Superior Lithium‐Ion Storage Properties of Mesoporous CuO–Reduced Graphene Oxide Composite Powder Prepared by a Two‐Step Spray‐Drying Process

Mesoporous CuO–reduced graphene oxide (rGO) composite powders were prepared by using a two‐step spray‐drying process. In the first step, hollow CuO powders were prepared from a spray solution of copper nitrate trihydrate with citric acid and were wet milled to obtain a colloidal spray solution.
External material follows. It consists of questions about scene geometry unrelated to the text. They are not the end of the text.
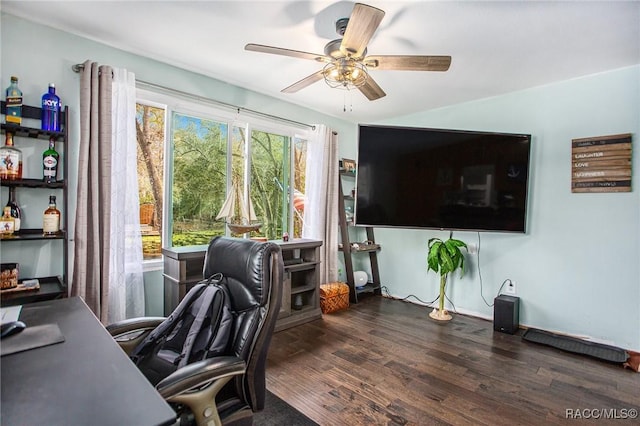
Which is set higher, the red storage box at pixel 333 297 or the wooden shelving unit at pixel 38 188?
the wooden shelving unit at pixel 38 188

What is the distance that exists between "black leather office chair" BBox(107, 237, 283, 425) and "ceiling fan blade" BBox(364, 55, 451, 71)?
1409 mm

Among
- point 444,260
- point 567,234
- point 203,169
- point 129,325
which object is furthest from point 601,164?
point 129,325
In the second step, spray drying of the colloidal solution that contained dispersed GO nanosheets produced mesoporous CuO–rGO composite powders with particle sizes of several microns. Thermal reduction of GO nanosheets to rGO nanosheets occurred during post‐treatment at 300 °C. Initial discharge capacities of the hollow CuO, bare CuO aggregate, and CuO–rGO composite powders at a current density of 2 A g^?1 were 838, 1145, and 1238 mA h g^?1, respectively. Their discharge capacities after 200 cycles were 259, 380, and 676 mA h g^?1, respectively, and their corresponding capacity retentions measured from the second cycle were 67, 48, and 76 %, respectively. The mesoporous CuO–rGO composite powders have high structural stability and high conductivity because of the rGO nanosheets, and display good cycling and rate performances.